Ben presto gli organizzatori si sono accorti che questo un nuovo modo di incentivare, riconoscere e premiare l’azione della comunità e il volontariato poteva andare bene a tutte le attività che hanno frequentatori abituali: sale da bowling, teatri, negozi e persino ex centri commerciali (che adesso si chiamano centri post-commerciali). Cosi si sono accordati con una società di consulenza, la HomeTownPlus, che aiuta a creare una valuta locale e che a sua volta premia ovunque le iniziative di volontariato, guidando le rispettive comunità nella loro missione cooperativa. Per dare una mano all’associazione caritatevole YMCA per organizzare un seminario, ad esempio, si ottiene moneta alternativa che da diritto a frequentare la pista da bowling del quartiere, anche se non nelle ore di punta. Gli stessi punti possono essere usati per avere sconti al negozio di alimentari vicino per il cibo ormai prossimo alla scadenza (l’opposto di ciò che fanno i supermercati) e così via. I punti quindi si ottengono facendo del bene e non per spendere sempre di più rispetto a quello che si è già speso. Non a caso sono proprio i poveri e le persone a basso reddito quelle che ne stanno traendo il maggior beneficio.
Altra storia di imprese cooperative sociali è il gruppo chiamato Real Ideas Organisation (RIO) di Plymouth-Devonport, sempre in Inghilterra, dove molti edifici storici erano ormai stati abbandonati da decenni. Per uno di questi, il Guildhall, vista la siituazione in cui si trovava, le autorità locali dissero all’amministratrice delegata dell’organizzazione (Lindsey Hall) che non aveva alcuna importanza che cose ne avrebbe fatto, bastava solo che se lo prendesse in carico. Anzi gli hanno anche fornito una sovvenzione di 1,75 milioni di sterline per ristrutturalrlo. Anche in questo caso l’idea dell’impresa è stata completamente rovesciata in senso cooperativistico, quindi non per fare profitti “tout court”, ma utilizzarli per il bene comune. All’epoca le imprese sociali erano ancora una novità, ma ben presto sono diventate la forza trainante dell’intera economia locale. L’assenza di lucro ha fatto la differenza.

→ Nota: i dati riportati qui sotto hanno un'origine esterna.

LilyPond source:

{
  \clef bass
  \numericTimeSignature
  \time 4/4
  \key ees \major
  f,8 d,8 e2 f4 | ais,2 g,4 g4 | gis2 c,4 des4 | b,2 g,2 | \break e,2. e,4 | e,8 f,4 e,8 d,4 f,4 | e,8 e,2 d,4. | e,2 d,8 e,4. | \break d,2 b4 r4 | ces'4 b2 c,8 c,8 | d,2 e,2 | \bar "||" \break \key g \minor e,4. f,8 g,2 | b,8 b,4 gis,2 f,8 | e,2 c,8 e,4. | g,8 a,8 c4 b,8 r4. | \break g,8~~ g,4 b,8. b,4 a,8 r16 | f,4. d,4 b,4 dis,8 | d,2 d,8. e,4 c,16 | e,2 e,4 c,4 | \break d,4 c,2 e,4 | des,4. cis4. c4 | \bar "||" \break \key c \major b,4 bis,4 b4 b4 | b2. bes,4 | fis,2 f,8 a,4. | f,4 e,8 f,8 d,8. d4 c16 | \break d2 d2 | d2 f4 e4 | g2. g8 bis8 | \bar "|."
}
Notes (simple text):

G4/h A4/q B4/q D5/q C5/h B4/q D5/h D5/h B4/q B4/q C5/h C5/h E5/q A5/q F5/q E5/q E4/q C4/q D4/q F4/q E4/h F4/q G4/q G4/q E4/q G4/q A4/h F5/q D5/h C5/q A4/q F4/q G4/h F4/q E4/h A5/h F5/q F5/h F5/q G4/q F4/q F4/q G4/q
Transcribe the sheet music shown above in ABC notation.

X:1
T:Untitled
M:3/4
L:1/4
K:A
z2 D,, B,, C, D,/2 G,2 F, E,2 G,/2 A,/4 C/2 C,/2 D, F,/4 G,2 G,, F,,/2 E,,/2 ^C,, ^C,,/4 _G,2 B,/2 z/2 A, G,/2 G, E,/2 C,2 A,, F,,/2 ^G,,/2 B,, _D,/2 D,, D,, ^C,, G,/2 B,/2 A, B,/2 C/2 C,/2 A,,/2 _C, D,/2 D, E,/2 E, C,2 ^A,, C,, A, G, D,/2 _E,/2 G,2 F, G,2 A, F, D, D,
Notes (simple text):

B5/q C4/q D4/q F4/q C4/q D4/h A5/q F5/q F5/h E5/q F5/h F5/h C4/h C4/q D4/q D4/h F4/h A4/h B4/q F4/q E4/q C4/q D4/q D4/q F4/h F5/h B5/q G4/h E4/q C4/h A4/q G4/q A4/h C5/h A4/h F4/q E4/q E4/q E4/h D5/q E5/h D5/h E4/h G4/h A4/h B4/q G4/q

Come ha riferito il quotidiano inglese The Guardian, a Plymouth fino a tre anni fa c’erano 150 imprese sociali che impiegavano oltre 7.000 lavoratori e che guadagnavano un reddito complessivo di oltre 500 milioni di sterline. Questi numeri sono ulteriormente aumentati con lo scoppio della pandemia.
Dunque: noi insistiamo sempre con la nostra tesi. Non è il lavoro che manca, ma i modi per retribuirlo e questi esempi fanno bene prima di tutto al cuore delle persone e delle comunità, prima ancora che all’economia.